Activity =
Write the next part of the project description below about graduate students composing digital, multimodal theses and dissertations, starting after its third research question.
==== Excerpted passage ====
Dissertating Digitally

Collaborative project with Dr. Carrie Lamanna, @ CSU

Phase one of the study, completed this summer, analyzed the training graduate students are receiving not in pedagogy but in conducting digital, multimodal scholarship outside the classroom. We investigated the new digital composing work being done by graduate students with a specific focus on the research opportunities and challenges they face when composing new media theses and dissertations. We hypothesized that the digital nature of new media forms make visible the ways in which the traditional print-based form, the standard for humanities theses and dissertations, constrain the research and arguments graduate student scholars can make. The survey and interviews were designed to answer the following questions:

  1. What textual forms are current graduate students permitted to use for their theses and dissertations, what programs and offices regulate these textual forms, and how do format restrictions constrain the types of research graduate students can undertake?
  2. What theoretical and practical training is necessary for graduate students to be able to make rhetorically sound decisions about using new media forms in their theses and dissertations, and is that training being offered?
  3. How can the print-based model that encloses humanities research be altered in order for graduate student scholars to fully participate in the critical new media work being done in the field of rhetoric and composition?
==== Recorded information ====
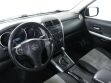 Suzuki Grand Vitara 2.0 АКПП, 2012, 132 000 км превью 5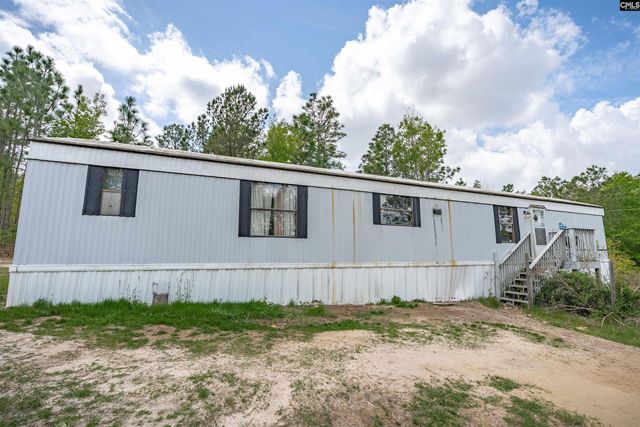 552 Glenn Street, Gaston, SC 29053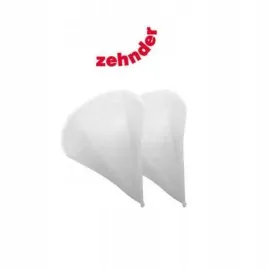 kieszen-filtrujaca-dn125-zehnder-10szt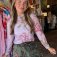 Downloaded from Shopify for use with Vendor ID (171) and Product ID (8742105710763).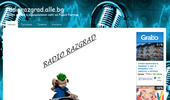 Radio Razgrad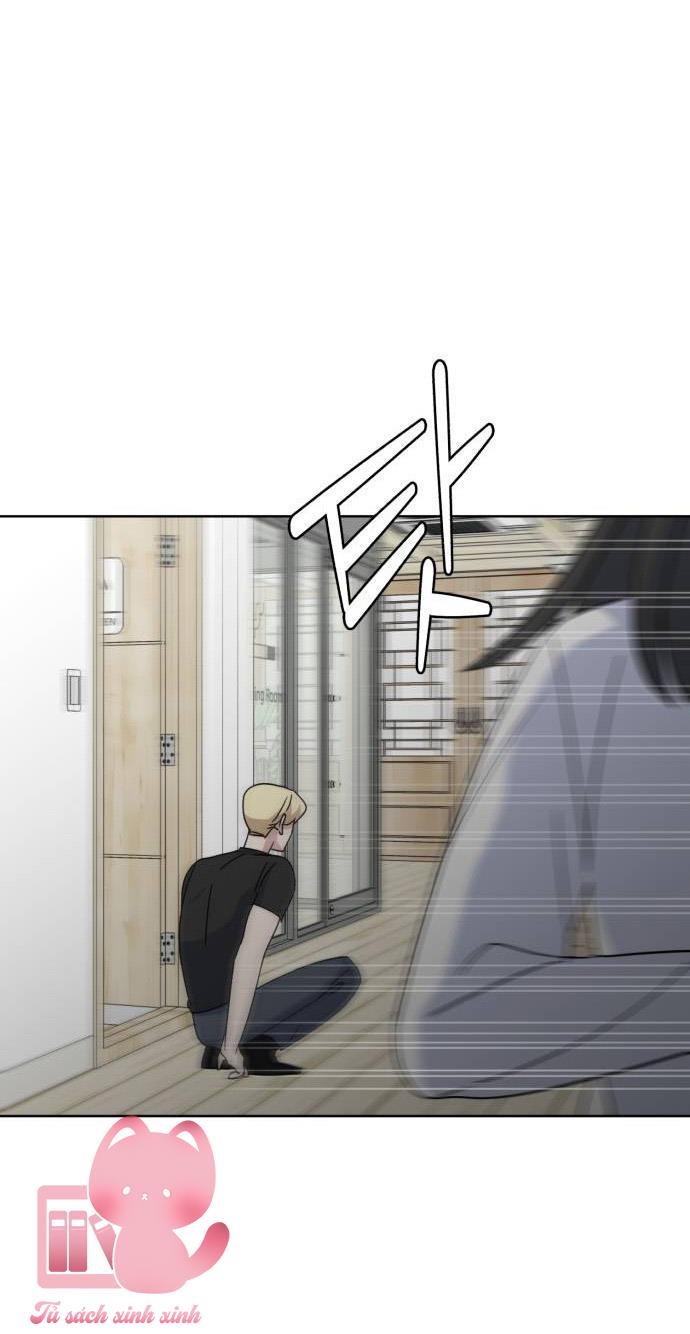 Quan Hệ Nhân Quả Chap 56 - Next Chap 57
====
Answer to the problem =
Phase two of the project is a longitudinal study of six doctoral students who are beginning the process of composing a digital dissertation—that is, a dissertation that is multimodal (using a combination of text, audio, video, still images, etc.) and designed and published in a digital format. Phase one of the study confirmed our hypothesis that digital scholarship was not adequately supported at the graduate level because faculty were more focused on print-based knowledge production such as theory, critique, and written forms of argumentation. By closely following these doctoral students and the actions of their dissertation committees throughout the process, we hope to gain greater insight into the underlying resistance to digital scholarship.

Publication plan:

We are currently working on the first journal article with the data from Phase 1. We plan several more articles as well as a book at the conclusion of Phase 2, the longitudinal study.

Mouse-over to view some of the results.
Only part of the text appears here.